[Records from a dataset]
——

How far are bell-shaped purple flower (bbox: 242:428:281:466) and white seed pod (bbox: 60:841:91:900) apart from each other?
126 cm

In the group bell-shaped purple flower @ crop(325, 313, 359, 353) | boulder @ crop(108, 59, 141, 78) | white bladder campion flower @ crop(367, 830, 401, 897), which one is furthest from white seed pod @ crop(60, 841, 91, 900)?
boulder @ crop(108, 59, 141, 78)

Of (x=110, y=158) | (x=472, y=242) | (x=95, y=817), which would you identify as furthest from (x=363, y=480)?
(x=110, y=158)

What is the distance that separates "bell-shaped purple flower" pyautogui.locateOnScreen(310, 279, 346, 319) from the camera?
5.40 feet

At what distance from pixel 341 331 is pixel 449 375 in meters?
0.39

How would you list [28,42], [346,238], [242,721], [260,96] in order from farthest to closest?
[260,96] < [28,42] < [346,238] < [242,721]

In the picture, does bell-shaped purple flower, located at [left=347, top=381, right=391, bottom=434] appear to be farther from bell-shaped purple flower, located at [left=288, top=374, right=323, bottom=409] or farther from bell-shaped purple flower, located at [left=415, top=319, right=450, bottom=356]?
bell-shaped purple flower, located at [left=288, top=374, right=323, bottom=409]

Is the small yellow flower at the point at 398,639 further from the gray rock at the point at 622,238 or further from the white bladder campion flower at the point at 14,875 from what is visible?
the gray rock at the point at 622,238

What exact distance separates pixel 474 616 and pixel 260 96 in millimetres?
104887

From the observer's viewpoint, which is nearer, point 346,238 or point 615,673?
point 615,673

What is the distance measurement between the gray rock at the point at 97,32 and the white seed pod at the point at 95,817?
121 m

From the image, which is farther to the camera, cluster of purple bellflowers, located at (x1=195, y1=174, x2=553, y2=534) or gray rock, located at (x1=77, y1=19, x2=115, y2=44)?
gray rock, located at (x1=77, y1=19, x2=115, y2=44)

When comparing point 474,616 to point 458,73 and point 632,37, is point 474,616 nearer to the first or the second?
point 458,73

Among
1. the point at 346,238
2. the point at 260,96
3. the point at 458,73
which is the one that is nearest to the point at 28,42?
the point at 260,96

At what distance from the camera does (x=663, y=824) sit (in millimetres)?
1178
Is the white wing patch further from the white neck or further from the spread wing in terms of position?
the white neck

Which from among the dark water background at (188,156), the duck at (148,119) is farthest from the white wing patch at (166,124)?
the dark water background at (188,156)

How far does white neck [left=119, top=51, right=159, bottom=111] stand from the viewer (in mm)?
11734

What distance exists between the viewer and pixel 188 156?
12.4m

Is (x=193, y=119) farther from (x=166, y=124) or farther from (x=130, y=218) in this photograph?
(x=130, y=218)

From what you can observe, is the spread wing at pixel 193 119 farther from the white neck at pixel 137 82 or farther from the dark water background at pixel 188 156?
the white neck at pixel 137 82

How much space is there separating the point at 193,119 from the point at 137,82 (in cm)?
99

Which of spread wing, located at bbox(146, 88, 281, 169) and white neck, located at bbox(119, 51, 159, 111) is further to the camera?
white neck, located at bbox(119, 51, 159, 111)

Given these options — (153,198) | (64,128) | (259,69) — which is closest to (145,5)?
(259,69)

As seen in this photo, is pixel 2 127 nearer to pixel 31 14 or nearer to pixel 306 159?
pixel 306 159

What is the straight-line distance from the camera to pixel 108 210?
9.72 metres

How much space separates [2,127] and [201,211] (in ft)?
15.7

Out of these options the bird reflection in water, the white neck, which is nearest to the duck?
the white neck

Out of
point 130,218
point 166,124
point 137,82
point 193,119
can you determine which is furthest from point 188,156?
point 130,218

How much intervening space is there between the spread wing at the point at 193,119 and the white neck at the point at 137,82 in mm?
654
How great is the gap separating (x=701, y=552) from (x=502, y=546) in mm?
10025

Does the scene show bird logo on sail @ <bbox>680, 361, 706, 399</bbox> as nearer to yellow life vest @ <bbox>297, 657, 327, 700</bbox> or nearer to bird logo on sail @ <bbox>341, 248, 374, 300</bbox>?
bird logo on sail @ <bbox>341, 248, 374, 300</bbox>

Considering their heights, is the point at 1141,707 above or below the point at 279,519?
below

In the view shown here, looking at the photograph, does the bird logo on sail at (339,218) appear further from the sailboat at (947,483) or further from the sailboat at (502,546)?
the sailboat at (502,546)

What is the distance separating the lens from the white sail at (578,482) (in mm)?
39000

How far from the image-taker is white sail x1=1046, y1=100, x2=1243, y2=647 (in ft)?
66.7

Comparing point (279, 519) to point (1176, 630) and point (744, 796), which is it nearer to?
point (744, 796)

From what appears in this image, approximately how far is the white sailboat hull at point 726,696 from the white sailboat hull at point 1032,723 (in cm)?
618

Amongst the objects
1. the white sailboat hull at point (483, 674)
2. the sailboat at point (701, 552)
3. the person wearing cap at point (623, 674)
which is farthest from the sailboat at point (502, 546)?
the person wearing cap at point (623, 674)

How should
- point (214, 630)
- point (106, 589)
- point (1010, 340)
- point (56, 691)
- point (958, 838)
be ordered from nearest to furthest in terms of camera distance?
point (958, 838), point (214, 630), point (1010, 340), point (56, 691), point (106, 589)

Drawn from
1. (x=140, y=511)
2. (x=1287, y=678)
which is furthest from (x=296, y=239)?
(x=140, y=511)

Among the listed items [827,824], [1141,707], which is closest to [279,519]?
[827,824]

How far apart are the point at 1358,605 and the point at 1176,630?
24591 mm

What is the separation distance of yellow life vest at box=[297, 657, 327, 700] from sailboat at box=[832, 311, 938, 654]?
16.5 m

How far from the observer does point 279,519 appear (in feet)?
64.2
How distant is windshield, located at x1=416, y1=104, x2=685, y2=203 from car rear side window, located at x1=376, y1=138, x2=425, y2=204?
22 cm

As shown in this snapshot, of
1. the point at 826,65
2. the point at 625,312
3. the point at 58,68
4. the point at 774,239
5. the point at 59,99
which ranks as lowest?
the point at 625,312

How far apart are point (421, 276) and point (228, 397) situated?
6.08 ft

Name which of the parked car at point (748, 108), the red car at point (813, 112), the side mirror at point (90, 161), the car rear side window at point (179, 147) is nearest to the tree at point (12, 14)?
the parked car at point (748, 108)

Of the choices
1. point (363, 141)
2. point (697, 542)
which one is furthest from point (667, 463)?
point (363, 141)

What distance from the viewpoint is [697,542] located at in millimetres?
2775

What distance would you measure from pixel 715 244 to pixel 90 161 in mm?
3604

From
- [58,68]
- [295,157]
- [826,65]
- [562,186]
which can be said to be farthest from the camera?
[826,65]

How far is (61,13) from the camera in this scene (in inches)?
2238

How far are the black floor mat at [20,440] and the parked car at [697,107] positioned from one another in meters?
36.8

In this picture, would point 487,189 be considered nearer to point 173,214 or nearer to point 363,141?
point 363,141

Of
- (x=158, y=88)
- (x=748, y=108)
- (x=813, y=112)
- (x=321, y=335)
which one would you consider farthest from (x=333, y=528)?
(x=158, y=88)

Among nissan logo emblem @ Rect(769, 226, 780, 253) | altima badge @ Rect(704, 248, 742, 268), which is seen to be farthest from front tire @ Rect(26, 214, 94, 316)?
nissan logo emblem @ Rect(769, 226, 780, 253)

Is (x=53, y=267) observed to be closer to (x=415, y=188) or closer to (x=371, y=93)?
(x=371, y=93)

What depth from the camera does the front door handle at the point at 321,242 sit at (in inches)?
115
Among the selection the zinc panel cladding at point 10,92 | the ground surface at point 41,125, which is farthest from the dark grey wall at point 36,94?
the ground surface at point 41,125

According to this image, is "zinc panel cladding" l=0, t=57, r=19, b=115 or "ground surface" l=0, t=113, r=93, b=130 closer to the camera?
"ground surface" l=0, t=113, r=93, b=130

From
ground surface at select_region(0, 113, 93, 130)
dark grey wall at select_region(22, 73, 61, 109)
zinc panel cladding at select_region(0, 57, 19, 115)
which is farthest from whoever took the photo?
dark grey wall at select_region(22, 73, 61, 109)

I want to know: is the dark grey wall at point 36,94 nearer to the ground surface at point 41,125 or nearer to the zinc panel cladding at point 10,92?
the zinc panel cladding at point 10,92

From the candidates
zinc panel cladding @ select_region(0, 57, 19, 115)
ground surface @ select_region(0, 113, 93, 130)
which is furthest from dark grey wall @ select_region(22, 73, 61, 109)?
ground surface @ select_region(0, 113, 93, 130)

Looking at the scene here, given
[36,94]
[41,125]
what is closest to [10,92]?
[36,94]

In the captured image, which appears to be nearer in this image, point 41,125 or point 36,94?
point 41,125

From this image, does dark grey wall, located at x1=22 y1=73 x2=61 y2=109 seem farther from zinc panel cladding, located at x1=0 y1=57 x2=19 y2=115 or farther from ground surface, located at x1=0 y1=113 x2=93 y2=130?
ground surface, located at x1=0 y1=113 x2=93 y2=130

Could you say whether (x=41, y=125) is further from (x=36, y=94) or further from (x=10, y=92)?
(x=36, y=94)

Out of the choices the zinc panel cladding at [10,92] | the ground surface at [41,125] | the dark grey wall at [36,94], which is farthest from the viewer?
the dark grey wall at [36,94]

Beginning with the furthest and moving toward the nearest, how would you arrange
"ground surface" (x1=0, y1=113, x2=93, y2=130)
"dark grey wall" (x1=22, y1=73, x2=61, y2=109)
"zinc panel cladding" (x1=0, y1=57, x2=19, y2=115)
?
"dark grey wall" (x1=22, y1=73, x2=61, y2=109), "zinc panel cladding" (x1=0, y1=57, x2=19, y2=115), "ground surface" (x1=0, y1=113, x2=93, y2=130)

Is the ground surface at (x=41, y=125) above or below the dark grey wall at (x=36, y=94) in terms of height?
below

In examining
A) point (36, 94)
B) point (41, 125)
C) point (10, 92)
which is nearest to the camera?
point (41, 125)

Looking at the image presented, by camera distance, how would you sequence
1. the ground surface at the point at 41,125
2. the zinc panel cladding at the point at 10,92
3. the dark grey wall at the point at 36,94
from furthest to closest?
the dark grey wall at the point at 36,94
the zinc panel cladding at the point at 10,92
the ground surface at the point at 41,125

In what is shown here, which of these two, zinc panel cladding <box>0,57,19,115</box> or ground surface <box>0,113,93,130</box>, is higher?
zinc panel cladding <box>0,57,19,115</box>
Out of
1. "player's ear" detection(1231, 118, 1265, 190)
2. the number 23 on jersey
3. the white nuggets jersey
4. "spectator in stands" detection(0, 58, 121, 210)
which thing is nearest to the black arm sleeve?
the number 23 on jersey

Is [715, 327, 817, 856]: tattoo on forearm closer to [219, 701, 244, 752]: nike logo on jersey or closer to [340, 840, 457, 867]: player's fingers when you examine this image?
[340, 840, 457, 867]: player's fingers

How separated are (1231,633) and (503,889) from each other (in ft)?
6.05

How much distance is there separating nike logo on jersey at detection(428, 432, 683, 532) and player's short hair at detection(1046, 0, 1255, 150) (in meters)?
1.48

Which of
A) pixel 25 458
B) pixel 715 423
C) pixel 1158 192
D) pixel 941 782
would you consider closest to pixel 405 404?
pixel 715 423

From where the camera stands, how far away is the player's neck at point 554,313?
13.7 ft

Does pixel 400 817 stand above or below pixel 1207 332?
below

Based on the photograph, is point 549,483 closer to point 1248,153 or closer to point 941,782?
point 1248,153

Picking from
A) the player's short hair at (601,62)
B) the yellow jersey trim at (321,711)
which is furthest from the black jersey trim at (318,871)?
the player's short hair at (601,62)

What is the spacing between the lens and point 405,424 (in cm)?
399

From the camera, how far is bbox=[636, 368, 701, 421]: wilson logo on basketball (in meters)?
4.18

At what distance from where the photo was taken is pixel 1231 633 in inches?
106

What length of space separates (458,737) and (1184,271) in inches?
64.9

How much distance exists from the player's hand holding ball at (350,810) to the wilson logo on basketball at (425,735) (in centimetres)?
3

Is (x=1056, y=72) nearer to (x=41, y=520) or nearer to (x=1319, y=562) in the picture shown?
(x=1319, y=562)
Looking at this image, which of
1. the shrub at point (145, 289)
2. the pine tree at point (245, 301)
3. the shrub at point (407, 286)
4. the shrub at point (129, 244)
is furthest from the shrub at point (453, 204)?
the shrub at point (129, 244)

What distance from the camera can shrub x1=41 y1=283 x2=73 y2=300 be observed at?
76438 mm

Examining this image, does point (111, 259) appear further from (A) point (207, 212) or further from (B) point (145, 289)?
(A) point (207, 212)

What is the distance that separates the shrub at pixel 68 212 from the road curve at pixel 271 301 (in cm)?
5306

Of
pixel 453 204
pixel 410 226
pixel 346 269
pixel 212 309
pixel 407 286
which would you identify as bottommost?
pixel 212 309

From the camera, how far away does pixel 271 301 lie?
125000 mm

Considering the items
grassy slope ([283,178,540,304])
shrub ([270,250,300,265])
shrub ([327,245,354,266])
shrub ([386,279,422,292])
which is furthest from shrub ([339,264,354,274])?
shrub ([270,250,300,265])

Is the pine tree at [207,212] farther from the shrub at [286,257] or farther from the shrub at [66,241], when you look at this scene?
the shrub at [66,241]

——

= PROBLEM TO WORK ON =
Exactly as written, give the line containing "Is (x=1056, y=72)" and all remaining lines of the records.

= THE OUTPUT =
Is (x=1056, y=72) nearer to (x=41, y=520) or nearer to (x=1319, y=562) in the picture shown?
(x=1319, y=562)
Looking at this image, which of
1. the shrub at point (145, 289)
2. the pine tree at point (245, 301)
3. the shrub at point (407, 286)
4. the shrub at point (129, 244)
is furthest from the shrub at point (453, 204)?
the shrub at point (129, 244)

What distance from the camera can shrub x1=41 y1=283 x2=73 y2=300 be observed at?
76438 mm

Examining this image, does point (111, 259) appear further from (A) point (207, 212) or further from (B) point (145, 289)?
(A) point (207, 212)

What is the distance that separates the shrub at pixel 68 212 from the road curve at pixel 271 301 (in cm)?
5306

Of
pixel 453 204
pixel 410 226
pixel 346 269
pixel 212 309
pixel 407 286
which would you identify as bottommost?
pixel 212 309

From the camera, how far away does pixel 271 301 lie?
125000 mm

Considering the items
grassy slope ([283,178,540,304])
shrub ([270,250,300,265])
shrub ([327,245,354,266])
shrub ([386,279,422,292])
which is furthest from shrub ([339,264,354,274])?
shrub ([270,250,300,265])

Is the pine tree at [207,212] farther from the shrub at [286,257] or farther from the shrub at [66,241], when you look at this scene?
the shrub at [66,241]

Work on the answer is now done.